Sementara Peneliti Politik dan Kebijakan Danis TS Wahidin mengatakan, masyarakat bisa mengambil sikap dengan memberikan sanksi elektoral terhadap kandidat yang bermasalah dan merusak.

Baca juga : Bakal Disodori Putusan MK Batas Usia Capres-Cawapres, PPP Minta PKPU Diubah

“Kesalahan politik harus diluruskan dengan kebenaran politik. Masyarakatlah sekarang harapan satu-satunya hukuman elektoral dengan tidak memilih kandidat yang bermasalah,” ujar Danis.

Putusan MK disebutnya sarat kepentingan, memuluskan nepotisme keluarga Presiden Joko Widodo. “Ada cacat hukum dalam pengambilan keputusan MK. Hakim-hakim membawa MK jauh ke ruang-ruang politik. Padahal MK dan DPR serta lembaga kepresidenan sejajar, tidak boleh saling intervensi,” tambah Danis.
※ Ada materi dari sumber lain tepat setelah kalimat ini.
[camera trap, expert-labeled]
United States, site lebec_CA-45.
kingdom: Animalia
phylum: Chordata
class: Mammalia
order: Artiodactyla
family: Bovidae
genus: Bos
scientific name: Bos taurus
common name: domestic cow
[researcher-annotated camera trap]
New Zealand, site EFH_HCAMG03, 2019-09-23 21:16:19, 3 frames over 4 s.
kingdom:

Majunya Gibran menjadi cawapres juga dinilai berdampak negatif terhadap politik di anak muda. “Hari ini kita sedang menghadapi era bonus demografi. Anak muda harus mulai dipercaya dan diberikan peluang mengisi jabatan-jabatan strategis, agar bonus demografi tidak berubah menjadi beban demografi," jelas Danis.
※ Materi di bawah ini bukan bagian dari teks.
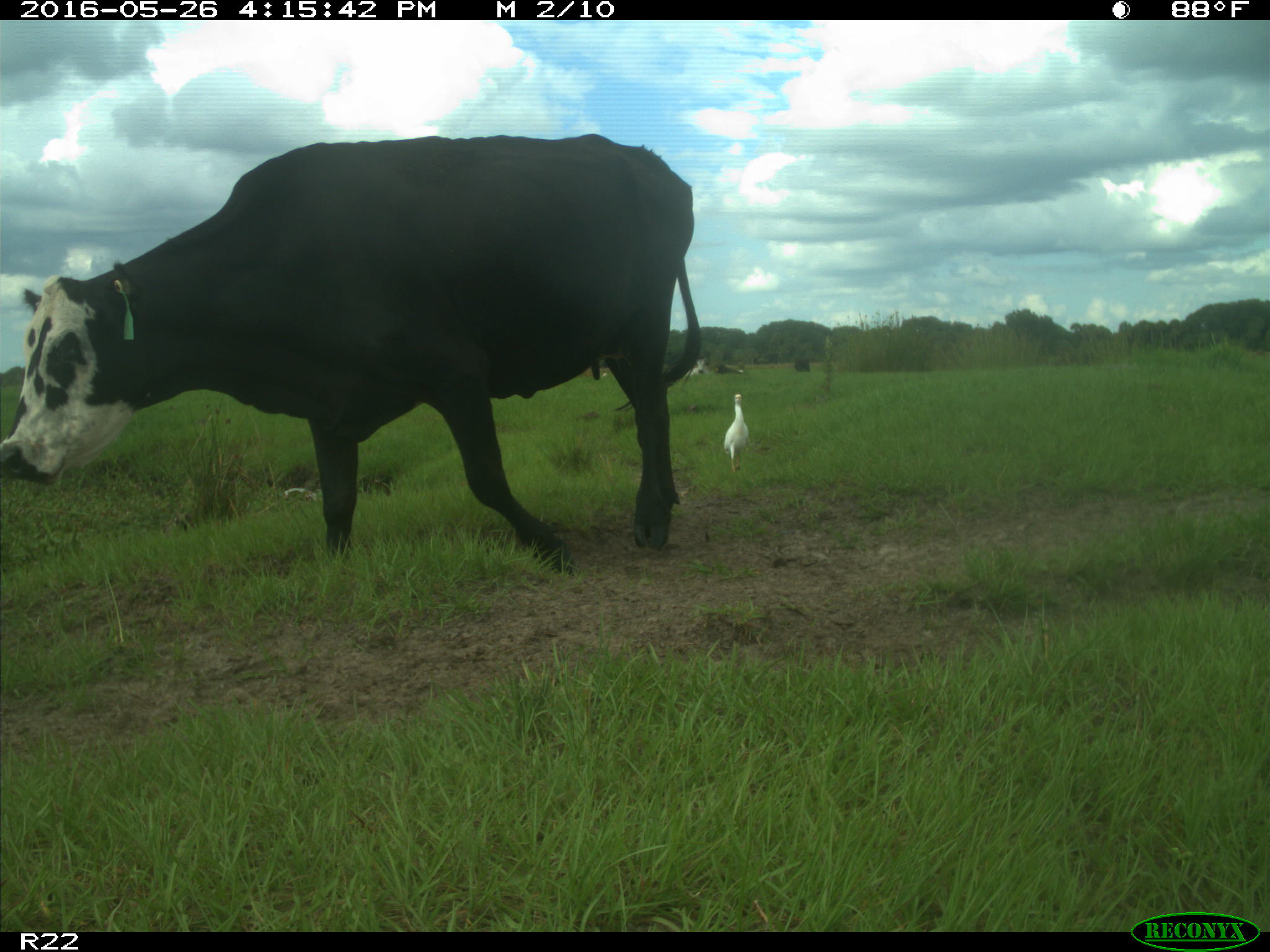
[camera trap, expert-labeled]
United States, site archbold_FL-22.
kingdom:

“Tetapi dengan jalan dan aturan yang benar, dengan prestasi bukan prestise, dengan demokratis bukan dengan oligarkis. Anak muda harus dipahamkan tentang pentingnya nilai-nilai religiusitas, nasionalisme dan kenegarawanan,” tambah Danis yang juga Dosen Ilmu Politik di UPN Veteran Jakarta ini.
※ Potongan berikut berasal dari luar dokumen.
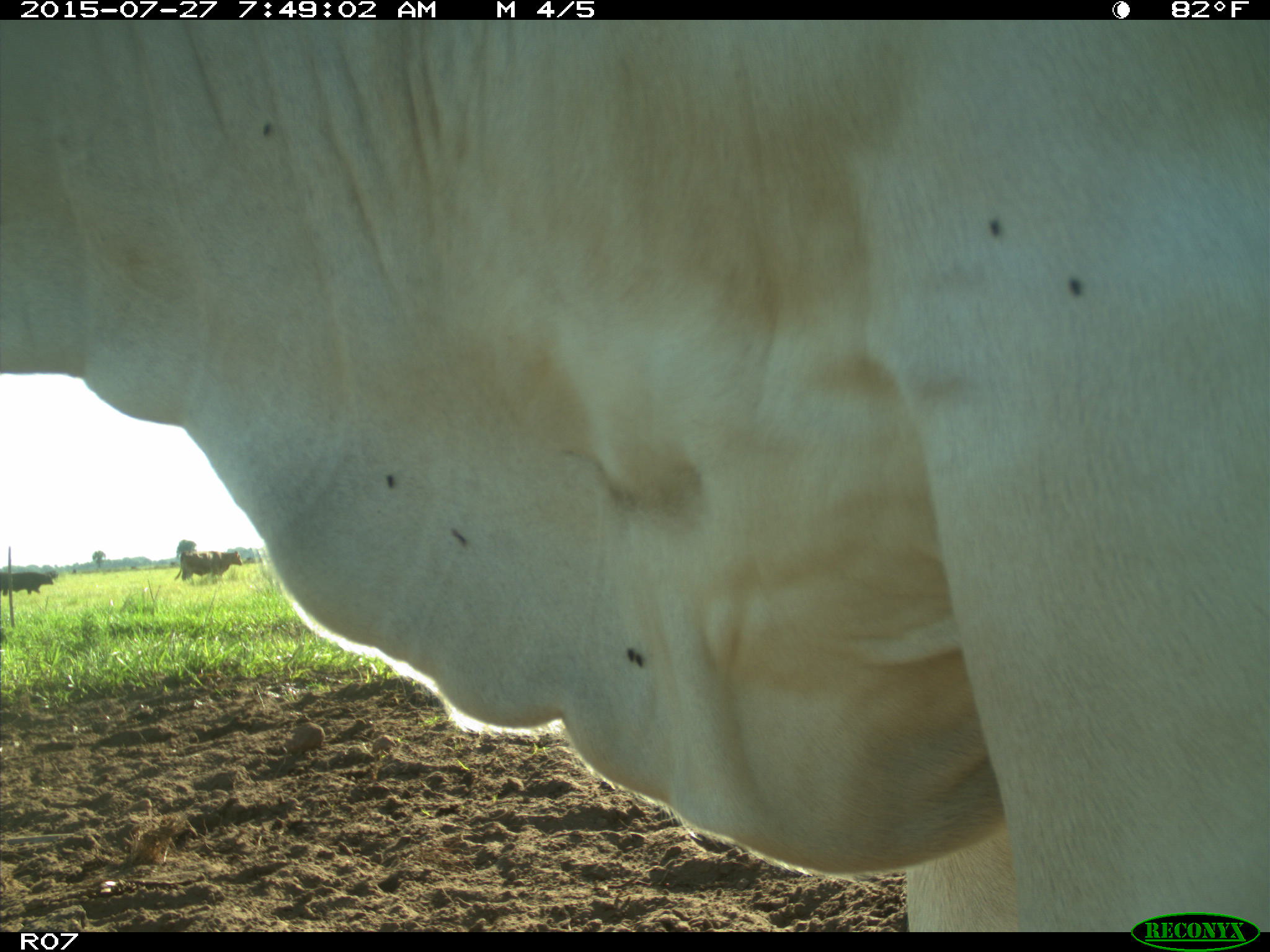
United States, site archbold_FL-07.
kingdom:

Baca juga : Dua Pasangan Capres-Cawapres Daftar ke KPU, Habiburokhman: Tak Terasa Getarannya

Meski saat ini jalan Gibran terlihat mulus, namun berkerikil di perjalanan ke depan. Muncul sentimen negatif di masyarakat dan ini mempengaruhi elektabilitas pasangan Prabowo- Gibran.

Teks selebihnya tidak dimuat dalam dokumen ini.